Blok tekstu:
= = = = =
Pages

sobota, 21 stycznia 2017

Leśmian, poeta pomijany- 11 rzeczy które warto wiedzieć

Leśmian długo pozostawał dla mnie poetą polonistów. Wczytajcie się w jego wiersze. Faktycznie piękne, poetycko wysublimowane, duszne emocjami, zachwycały inwencją i szeleszczeniem, ale ja czułam, że stoi między nami mur mojej niewiedzy, że nie dotrę do tych wszystkich subtelnych znaczeń ukrytych w prostocie. Dla wielu przez lata pozostawał małym Bolkiem, marzycielem, a jego poezje jechały bocznym torem historii. Zbyt awangardowy dla awangardy, odpychany przez modernistów i traktowana z góry przez skamandrytów. Po wojnie cenzurowany, znowu „zbyt” dla wielu, zbyt oderwany od rzeczywistości, albo kaleczący rodzimy język. Dziś rozpoznawany, podziwiany, ale z jakiś powodów znowu ustawiany w szeregu za kimś. Cisza nad Leśmianem. Co na to Matka Boska? No cóż, wierzę, że wszelkie zakazy mają odwrotny od zmierzonych skutek. I tak jak Linda, psioczył nad „Powidokami”, co wielu wprawiło w szok, a prawdopodobnie filmowi przysporzy widza, tak nie-wybór Leśmiana na patrona 2017, przyczyni się do jego ponownej popularyzacji.
www.pixabay.com

1. PSEUDONIM
Bolesław Stanisław Lesman (tak został ochrzczony) pochodził ze znanej rodziny księgarzy warszawskich. Sam, naciskany przez ojca, ukończył prawo i tego nazwiska używał jako notariusz. Antoni Lange wymyślił za to jego pseudonim: Leśmian. Tak narodził się poeta, choć z tym narodzeniem były aż trzy wersje.
= = = = =
Dane z zestawu pytań przestrzennych:

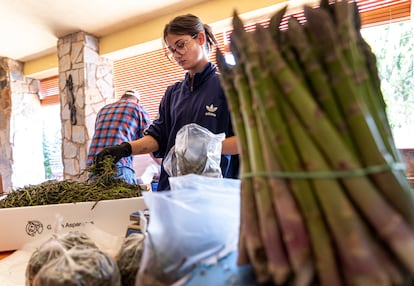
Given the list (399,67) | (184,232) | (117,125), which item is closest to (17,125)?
(117,125)

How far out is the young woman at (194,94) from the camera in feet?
3.74

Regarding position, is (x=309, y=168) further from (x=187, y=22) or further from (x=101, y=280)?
(x=187, y=22)

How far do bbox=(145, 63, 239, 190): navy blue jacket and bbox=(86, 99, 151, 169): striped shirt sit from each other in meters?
0.86

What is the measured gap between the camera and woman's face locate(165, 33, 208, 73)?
1.17 metres

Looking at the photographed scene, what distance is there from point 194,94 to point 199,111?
0.09 m

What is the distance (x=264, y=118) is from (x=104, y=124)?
6.54ft

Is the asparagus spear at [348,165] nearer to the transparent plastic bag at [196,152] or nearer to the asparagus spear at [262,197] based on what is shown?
the asparagus spear at [262,197]

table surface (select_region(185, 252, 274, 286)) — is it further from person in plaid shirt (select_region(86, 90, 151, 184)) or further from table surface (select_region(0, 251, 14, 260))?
person in plaid shirt (select_region(86, 90, 151, 184))

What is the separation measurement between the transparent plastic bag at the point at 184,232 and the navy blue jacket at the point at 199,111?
2.20ft

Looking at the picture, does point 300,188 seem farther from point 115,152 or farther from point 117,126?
point 117,126

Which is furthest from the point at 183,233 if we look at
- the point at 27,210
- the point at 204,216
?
the point at 27,210

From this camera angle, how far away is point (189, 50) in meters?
1.18

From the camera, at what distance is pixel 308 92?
333 millimetres

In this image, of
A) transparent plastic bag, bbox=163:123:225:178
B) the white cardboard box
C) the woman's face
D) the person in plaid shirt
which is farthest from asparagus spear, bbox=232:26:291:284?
the person in plaid shirt
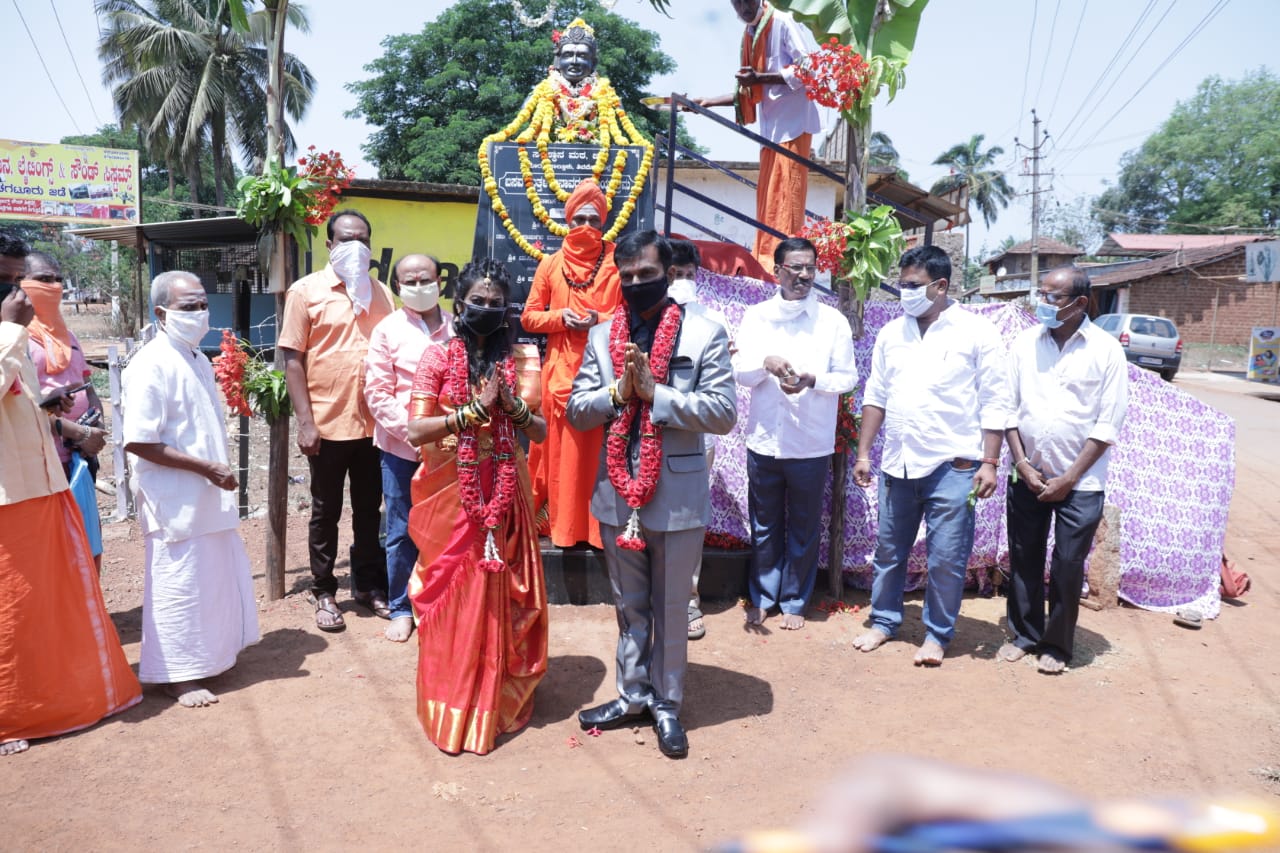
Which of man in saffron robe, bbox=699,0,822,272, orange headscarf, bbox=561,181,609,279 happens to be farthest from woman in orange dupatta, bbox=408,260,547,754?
man in saffron robe, bbox=699,0,822,272

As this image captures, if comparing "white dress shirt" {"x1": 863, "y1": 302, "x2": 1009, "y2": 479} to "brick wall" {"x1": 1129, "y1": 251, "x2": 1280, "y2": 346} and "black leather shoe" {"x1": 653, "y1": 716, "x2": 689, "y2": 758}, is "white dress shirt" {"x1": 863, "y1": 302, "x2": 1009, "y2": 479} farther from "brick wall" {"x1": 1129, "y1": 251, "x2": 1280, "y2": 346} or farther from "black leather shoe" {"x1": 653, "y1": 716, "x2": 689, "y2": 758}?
"brick wall" {"x1": 1129, "y1": 251, "x2": 1280, "y2": 346}

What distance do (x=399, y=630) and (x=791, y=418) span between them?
2543mm

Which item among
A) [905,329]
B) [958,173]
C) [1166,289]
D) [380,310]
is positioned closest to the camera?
[905,329]

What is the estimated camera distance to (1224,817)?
0.64m

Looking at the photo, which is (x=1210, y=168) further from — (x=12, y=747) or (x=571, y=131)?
(x=12, y=747)

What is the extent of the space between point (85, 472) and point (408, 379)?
178 cm

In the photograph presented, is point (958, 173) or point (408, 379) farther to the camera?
point (958, 173)

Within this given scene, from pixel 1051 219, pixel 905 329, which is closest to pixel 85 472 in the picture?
pixel 905 329

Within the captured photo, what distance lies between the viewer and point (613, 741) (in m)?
3.87

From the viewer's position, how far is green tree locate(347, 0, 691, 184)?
26062mm

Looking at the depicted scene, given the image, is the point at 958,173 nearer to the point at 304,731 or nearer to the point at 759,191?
the point at 759,191

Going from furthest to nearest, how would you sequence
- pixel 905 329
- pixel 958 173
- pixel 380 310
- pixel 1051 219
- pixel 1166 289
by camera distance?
pixel 1051 219
pixel 958 173
pixel 1166 289
pixel 380 310
pixel 905 329

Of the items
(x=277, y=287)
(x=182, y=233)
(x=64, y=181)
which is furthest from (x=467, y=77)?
(x=277, y=287)

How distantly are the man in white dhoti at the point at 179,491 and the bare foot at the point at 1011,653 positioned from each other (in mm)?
4055
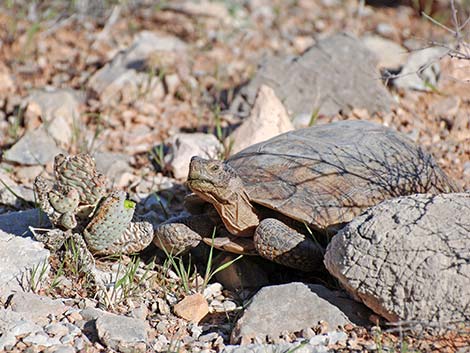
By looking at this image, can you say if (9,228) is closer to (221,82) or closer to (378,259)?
(378,259)

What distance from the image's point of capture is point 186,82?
686 centimetres

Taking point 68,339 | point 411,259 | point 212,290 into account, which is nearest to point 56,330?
point 68,339

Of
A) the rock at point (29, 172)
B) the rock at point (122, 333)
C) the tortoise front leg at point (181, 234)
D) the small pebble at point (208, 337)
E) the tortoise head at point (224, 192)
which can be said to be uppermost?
the tortoise head at point (224, 192)

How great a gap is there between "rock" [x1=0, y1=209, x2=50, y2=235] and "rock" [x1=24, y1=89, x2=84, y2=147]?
1.35 meters

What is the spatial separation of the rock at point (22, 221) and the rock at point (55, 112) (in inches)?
53.3

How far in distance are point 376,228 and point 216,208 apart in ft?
3.76

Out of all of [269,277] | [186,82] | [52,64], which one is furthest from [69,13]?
[269,277]

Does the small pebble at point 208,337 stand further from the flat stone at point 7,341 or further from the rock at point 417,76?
the rock at point 417,76

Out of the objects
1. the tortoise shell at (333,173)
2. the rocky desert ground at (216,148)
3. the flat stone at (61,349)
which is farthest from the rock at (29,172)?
the flat stone at (61,349)

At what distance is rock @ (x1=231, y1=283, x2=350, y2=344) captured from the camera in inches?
140

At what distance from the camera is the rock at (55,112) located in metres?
6.00

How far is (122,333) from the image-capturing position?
11.4 feet

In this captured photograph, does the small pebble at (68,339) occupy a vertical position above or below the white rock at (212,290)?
above

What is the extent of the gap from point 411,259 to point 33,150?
3.27 meters
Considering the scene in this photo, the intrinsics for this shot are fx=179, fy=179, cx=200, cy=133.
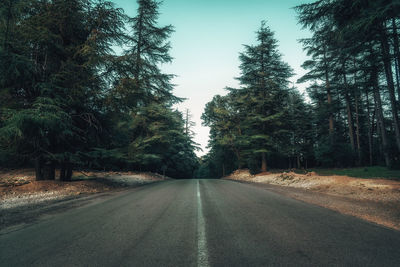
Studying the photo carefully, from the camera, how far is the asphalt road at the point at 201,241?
2.22m

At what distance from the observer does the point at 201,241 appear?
2.74m

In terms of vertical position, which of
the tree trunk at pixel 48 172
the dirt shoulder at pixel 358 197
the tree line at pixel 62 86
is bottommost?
the dirt shoulder at pixel 358 197

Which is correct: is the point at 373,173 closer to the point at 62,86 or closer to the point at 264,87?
the point at 264,87

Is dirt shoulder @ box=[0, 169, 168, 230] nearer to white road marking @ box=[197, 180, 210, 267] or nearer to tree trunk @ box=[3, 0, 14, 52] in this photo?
white road marking @ box=[197, 180, 210, 267]

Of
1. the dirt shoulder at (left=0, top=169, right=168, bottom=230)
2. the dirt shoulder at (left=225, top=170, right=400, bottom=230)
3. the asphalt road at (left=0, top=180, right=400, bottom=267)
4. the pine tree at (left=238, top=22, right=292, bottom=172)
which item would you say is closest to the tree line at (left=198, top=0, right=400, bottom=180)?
the pine tree at (left=238, top=22, right=292, bottom=172)

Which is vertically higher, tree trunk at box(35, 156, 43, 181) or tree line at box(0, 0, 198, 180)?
tree line at box(0, 0, 198, 180)

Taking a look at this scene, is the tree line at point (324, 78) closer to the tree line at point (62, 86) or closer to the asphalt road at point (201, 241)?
the asphalt road at point (201, 241)

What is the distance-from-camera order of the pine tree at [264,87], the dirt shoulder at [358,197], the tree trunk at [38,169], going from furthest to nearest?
the pine tree at [264,87] → the tree trunk at [38,169] → the dirt shoulder at [358,197]

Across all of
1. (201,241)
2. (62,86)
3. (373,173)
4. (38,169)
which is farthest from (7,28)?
(373,173)

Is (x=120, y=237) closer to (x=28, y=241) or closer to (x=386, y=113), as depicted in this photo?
(x=28, y=241)

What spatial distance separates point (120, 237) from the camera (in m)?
2.96

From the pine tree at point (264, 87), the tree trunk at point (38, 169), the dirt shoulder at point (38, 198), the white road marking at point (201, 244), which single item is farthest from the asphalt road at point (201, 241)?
the pine tree at point (264, 87)

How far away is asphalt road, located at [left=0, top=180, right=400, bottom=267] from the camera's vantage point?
2.22 meters

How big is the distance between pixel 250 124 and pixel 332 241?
17.0 m
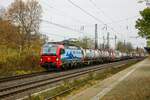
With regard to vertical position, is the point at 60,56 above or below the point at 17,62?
above

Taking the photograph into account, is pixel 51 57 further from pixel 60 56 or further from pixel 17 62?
pixel 17 62

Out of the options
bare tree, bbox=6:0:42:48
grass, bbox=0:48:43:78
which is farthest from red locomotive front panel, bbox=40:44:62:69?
bare tree, bbox=6:0:42:48

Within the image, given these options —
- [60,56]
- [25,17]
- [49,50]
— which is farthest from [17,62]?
[25,17]

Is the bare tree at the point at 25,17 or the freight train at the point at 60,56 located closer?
the freight train at the point at 60,56

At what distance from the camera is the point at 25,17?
64375 mm

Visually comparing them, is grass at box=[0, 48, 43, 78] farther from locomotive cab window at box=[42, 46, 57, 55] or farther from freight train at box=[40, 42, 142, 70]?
locomotive cab window at box=[42, 46, 57, 55]

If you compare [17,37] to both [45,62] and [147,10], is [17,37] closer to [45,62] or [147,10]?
[45,62]

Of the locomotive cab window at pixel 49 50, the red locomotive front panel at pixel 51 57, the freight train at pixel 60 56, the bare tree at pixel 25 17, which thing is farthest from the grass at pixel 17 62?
the bare tree at pixel 25 17

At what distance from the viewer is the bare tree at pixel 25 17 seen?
61.6 m

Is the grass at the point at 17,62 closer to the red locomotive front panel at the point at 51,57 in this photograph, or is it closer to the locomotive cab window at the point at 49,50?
the red locomotive front panel at the point at 51,57

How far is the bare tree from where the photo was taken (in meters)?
61.6

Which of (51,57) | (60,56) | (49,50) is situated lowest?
(51,57)

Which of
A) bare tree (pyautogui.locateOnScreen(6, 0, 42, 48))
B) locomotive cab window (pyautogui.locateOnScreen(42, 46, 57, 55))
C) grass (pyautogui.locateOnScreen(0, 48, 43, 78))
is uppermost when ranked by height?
bare tree (pyautogui.locateOnScreen(6, 0, 42, 48))

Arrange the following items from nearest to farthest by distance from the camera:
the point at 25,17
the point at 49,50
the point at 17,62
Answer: the point at 17,62
the point at 49,50
the point at 25,17
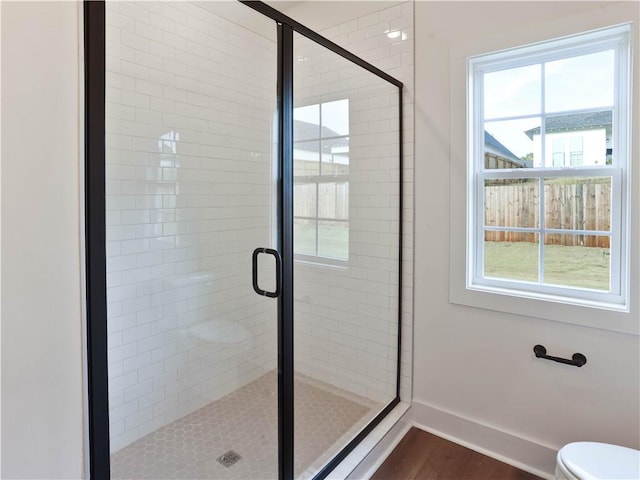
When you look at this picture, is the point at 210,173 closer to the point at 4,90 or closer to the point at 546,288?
the point at 4,90

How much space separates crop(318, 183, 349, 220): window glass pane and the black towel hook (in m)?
1.17

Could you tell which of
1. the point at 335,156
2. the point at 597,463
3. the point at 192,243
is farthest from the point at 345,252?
the point at 597,463

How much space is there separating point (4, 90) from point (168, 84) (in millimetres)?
1228

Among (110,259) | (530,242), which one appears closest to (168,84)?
(110,259)

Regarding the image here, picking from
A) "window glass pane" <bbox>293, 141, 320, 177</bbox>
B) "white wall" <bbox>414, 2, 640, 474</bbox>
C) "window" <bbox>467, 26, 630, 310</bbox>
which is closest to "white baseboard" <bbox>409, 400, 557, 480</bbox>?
"white wall" <bbox>414, 2, 640, 474</bbox>

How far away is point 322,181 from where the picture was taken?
6.67ft

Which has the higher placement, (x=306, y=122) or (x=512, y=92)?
(x=512, y=92)

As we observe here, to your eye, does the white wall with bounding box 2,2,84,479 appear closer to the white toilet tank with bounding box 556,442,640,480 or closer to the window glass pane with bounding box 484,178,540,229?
the white toilet tank with bounding box 556,442,640,480

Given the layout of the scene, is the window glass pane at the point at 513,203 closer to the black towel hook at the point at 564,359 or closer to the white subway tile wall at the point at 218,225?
the white subway tile wall at the point at 218,225

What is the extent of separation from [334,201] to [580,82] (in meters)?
1.30

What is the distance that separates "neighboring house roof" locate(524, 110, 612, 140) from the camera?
1.74 m

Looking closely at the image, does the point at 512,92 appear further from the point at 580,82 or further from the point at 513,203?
the point at 513,203

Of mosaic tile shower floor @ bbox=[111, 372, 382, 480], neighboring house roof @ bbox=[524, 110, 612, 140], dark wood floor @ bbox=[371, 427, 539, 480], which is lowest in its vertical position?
dark wood floor @ bbox=[371, 427, 539, 480]

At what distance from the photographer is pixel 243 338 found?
221 cm
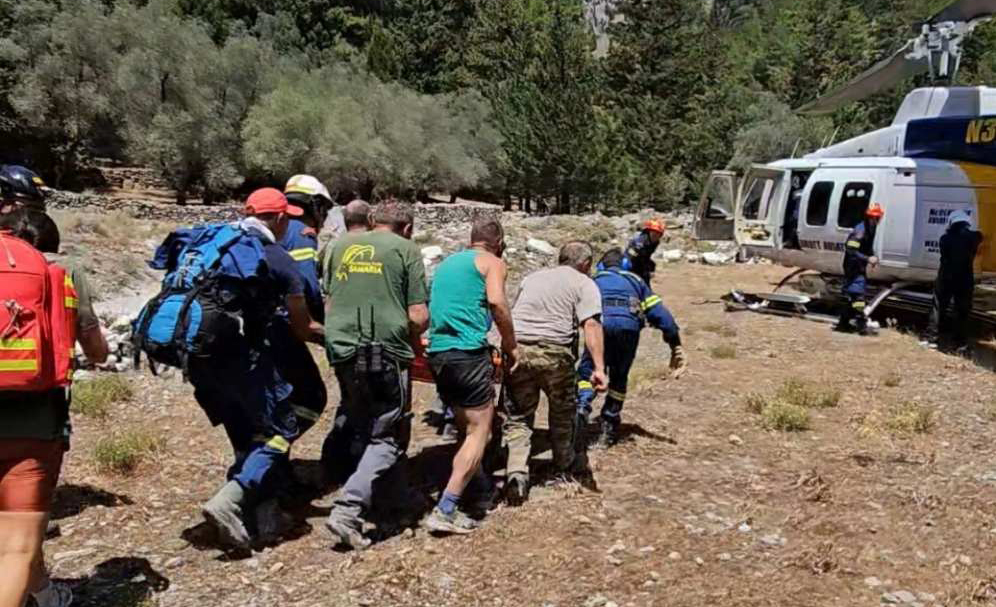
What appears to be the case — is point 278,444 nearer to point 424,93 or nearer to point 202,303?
point 202,303

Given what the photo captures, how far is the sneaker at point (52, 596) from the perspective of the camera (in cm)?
336

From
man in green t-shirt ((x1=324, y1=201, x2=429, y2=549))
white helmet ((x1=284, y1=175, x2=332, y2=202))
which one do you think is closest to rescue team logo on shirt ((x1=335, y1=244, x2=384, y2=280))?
man in green t-shirt ((x1=324, y1=201, x2=429, y2=549))

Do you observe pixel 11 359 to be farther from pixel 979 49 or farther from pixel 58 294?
pixel 979 49

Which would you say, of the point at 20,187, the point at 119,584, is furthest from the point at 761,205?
the point at 20,187

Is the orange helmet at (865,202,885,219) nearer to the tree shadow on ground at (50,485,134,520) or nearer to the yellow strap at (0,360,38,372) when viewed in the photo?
the tree shadow on ground at (50,485,134,520)

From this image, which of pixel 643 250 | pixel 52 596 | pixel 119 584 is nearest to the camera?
pixel 52 596

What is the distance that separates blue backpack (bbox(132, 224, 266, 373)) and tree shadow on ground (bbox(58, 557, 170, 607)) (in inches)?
40.7

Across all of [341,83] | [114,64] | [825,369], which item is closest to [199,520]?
[825,369]

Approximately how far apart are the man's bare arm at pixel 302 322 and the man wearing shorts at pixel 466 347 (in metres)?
0.58

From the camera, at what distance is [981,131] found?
34.4 ft

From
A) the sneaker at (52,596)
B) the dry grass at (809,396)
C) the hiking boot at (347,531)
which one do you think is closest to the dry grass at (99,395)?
the sneaker at (52,596)

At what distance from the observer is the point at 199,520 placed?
4.57 metres

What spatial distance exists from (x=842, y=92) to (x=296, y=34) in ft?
134

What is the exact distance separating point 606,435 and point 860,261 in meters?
6.31
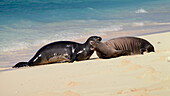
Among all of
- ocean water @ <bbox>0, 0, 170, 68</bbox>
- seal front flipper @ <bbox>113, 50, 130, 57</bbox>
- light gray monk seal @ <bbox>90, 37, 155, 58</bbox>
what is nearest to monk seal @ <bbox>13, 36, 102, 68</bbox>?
light gray monk seal @ <bbox>90, 37, 155, 58</bbox>

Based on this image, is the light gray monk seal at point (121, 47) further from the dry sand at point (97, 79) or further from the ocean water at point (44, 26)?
the ocean water at point (44, 26)

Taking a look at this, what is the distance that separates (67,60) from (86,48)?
0.49m

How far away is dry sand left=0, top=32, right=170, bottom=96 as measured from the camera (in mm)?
5008

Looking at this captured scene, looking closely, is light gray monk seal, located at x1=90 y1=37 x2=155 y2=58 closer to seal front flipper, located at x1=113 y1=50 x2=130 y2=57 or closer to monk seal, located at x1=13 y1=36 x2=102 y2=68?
seal front flipper, located at x1=113 y1=50 x2=130 y2=57

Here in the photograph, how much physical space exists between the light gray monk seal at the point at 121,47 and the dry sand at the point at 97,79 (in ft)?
3.69

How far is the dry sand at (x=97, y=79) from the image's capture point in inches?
197

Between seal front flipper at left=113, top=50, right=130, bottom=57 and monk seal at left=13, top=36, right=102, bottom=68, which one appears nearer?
seal front flipper at left=113, top=50, right=130, bottom=57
= = = = =
Do zrobienia:
- A) Kto według tekstu o Leśmianie wymyślił poecie pseudonim?
- B) Pisz dalej tekst o Leśmianie, zaczynając od miejsca, w którym się kończy.

Odpowiedzi do zadań:
- A) Antoni Lange.

- B)
2. KIEDY?
Szperając w biografii można znaleźć co najmniej trzy lata wskazywane jako czas urodzenia Leśmiana: 1879 (wersja Brzechwy, taki rok widniej na nagrobku), 1878  i ten prawdziwy 21 stycznia 1877 r., w rocznicę Powstania Styczniowego.
3. BRZYDKI ON
Karykatura autorstwa E. Głowackiego, ok. 1934 r
Już ten wzrost niezwyczajnie, wręcz nieludzko mały, ta krasnalowatość Leśmiana czyniły z niego, w oczach jego współczesnych, kogoś czy nawet coś dziwacznego: jakiegoś stwora lub potwora właśnie trochę nieludzkiego i nietutejszego - ale tych, którzy przyglądali się Leśmianowi, dziwiły  w tym krasnalowatym stworze jeszcze inne rzeczy. Dziwne były stopy Leśmiana, chyba trochę za małe jak na człowieka, ale z pewnością za duże jak na krasnala.
Dziwne też były oczy, gdyż nie były jednego koloru i przybierały kolor - trudno powiedzieć dlaczego: czy decydowało o tym światło dnia, czy światło wewnętrzne - raz taki, a raz inny. Większość przyjaciół i znajomych Leśmiana twierdziła, że miał on oczy niebieskie albo siwoniebieskie albo w ogóle pozbawione koloru, jakieś wyblakłe, ale byli też tacy, którzy nie wiedzieli, czy to są oczy niebieskie czy brązowe
Dziwna była nawet łysina Leśmiana, bowiem, choć niewątpliwie była łysiną, to jakoś nie całkiem: było w niej (lub raczej: dostrzegano w niej) coś, co łysinie trochę zaprzeczało, będąc czymś raczej ptasim, niż ludzkim."

4. PSEUDONIM NR 2
To Leśmian był autorem pseudonimu swojego brata stryjecznego, Jana Leśmiana. Uważał, że „nie powinno być dwóch poetów o tym samym nazwisku”. Nazywam się Brzechwa”. Jan Brzechwa.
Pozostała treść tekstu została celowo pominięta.